──────── Selected passage ────────

BMJ 2012; 345 doi: https://doi.org/10.1136/bmj.e6948 (Published 24 October 2012) Cite this as: BMJ 2012;345:e6948
  1. Ravi Popat, core surgical trainee year 11,
  2. Josh Derodra, consultant vascular surgeon2,
  3. Stella Vig, consultant general and vascular surgeon2,
  4. Eric Lim, consultant thoracic surgeon3
  1. 1London Deanery, London WC1B 5DN, UK
  2. 2Croydon University Hospital, Croydon Health Services NHS Trust, Croydon, UK
  3. 3Royal Brompton and Harefield NHS Foundation Trust, London
  1. Correspondence to: R Popat, 20 Weston Drive, Stanmore HA7 2EU, UK ravipopat{at}doctors.org.uk

A 41 year old patient with insulin dependent diabetes presented with a one month history of progressively worsening pain, numbness, and weakness of his right shoulder and arm. His history included peripheral vascular disease, chronic renal failure, and chronic pancreatitis. He was also a smoker with a 60 pack year history.

On general inspection, he appeared cachectic. On closer inspection of the right upper limb, he had wasting of the intrinsic muscles of the hand. Finger abduction and adduction in the right hand was weak, as was flexion of the right ring finger and right little finger. Tone and reflexes were normal; however, sensation along the right little finger and the ulnar aspect of the upper limb on the right side was reduced. On examination, his elbow and shoulder were normal.

────────

▶ **Tasks to complete**
[1] In the case report, how many pack years of smoking does the patient have?
[2] Write a continuation of the case report that picks up after its final sentence.
The items below come from a separate source and are unrelated to the case report.

──────── Data excerpts ────────

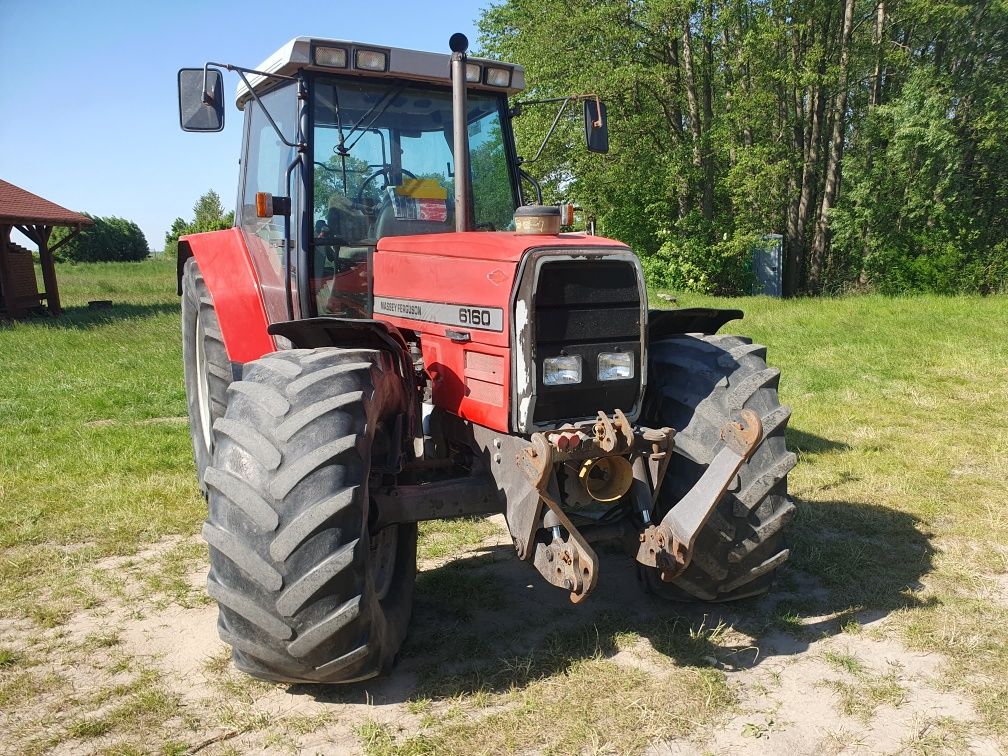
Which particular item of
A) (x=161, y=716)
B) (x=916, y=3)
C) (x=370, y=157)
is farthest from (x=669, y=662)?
(x=916, y=3)

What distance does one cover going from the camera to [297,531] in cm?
275

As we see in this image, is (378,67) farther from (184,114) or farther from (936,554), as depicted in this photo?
(936,554)

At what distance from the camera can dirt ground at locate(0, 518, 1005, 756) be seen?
9.52 ft

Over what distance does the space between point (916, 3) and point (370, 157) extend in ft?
60.4

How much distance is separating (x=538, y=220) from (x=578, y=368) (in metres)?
0.68

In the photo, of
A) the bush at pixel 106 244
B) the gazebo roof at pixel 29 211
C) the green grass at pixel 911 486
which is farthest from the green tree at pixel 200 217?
the green grass at pixel 911 486

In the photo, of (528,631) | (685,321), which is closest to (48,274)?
(685,321)

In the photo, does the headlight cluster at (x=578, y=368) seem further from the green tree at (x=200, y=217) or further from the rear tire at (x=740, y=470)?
the green tree at (x=200, y=217)

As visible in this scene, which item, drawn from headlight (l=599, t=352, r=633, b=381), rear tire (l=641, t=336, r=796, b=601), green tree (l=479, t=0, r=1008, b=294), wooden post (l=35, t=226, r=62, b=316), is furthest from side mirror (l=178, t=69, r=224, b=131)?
wooden post (l=35, t=226, r=62, b=316)

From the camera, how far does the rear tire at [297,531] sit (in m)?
2.76

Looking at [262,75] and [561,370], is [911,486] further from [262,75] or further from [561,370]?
[262,75]

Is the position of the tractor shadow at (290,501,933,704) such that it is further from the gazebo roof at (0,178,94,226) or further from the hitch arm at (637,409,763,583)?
the gazebo roof at (0,178,94,226)

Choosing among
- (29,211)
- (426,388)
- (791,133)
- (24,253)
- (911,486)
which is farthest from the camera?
(791,133)

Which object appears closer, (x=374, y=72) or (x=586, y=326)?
(x=586, y=326)
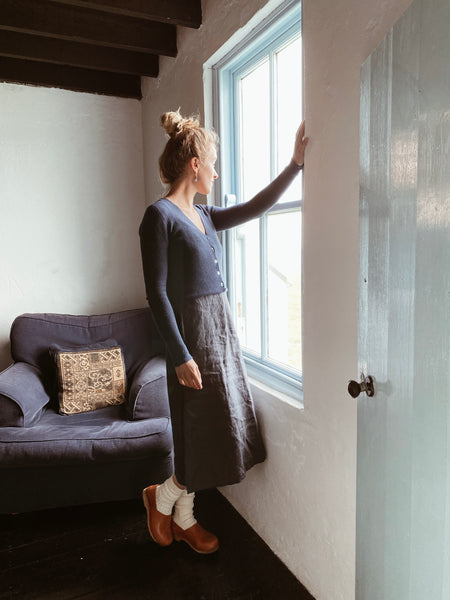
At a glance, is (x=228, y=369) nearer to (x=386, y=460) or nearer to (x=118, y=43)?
(x=386, y=460)

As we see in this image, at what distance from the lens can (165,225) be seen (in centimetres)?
158

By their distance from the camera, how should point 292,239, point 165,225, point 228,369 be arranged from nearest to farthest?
1. point 165,225
2. point 228,369
3. point 292,239

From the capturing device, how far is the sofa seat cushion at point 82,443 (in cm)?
199

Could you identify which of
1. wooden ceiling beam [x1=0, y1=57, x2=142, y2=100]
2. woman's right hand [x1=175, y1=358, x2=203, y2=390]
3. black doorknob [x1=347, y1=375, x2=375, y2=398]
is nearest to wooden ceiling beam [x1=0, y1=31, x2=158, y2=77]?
wooden ceiling beam [x1=0, y1=57, x2=142, y2=100]

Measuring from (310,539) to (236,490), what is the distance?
0.62 meters

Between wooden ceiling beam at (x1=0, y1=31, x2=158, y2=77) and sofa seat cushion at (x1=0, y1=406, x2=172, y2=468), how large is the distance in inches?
78.7

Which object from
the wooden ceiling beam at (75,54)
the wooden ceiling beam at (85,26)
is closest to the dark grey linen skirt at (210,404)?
the wooden ceiling beam at (85,26)

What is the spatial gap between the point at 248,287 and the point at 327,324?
0.84 meters

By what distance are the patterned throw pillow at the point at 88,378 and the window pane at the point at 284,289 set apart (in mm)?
962

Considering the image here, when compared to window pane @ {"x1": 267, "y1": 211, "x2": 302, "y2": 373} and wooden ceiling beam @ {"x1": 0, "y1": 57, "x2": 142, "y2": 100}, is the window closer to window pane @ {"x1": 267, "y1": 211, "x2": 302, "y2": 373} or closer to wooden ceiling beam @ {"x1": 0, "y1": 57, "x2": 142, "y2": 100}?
window pane @ {"x1": 267, "y1": 211, "x2": 302, "y2": 373}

────────

▶ **Numbered responses**
[1] 60 pack years.

[2]
He underwent chest radiography (fig 1), followed by computed tomography of his chest and abdomen.

Fig 1 Anteroposterior radiograph of our patient’s chest

Questions

  • 1 What are the radiological findings?

  • 2 What condition do these findings probably represent?

  • 3 What further investigations would you request?

  • 4 What are the common presenting symptoms of this condition?

  • 5 How would you manage this condition?

Answers

1 What are the radiological findings?

Short answer

The radiograph shows an area of opacification in the right lung apex but is otherwise normal.

Long answer

The chest radiograph shows an area of opacification in the right lung apex but is otherwise normal (fig 2).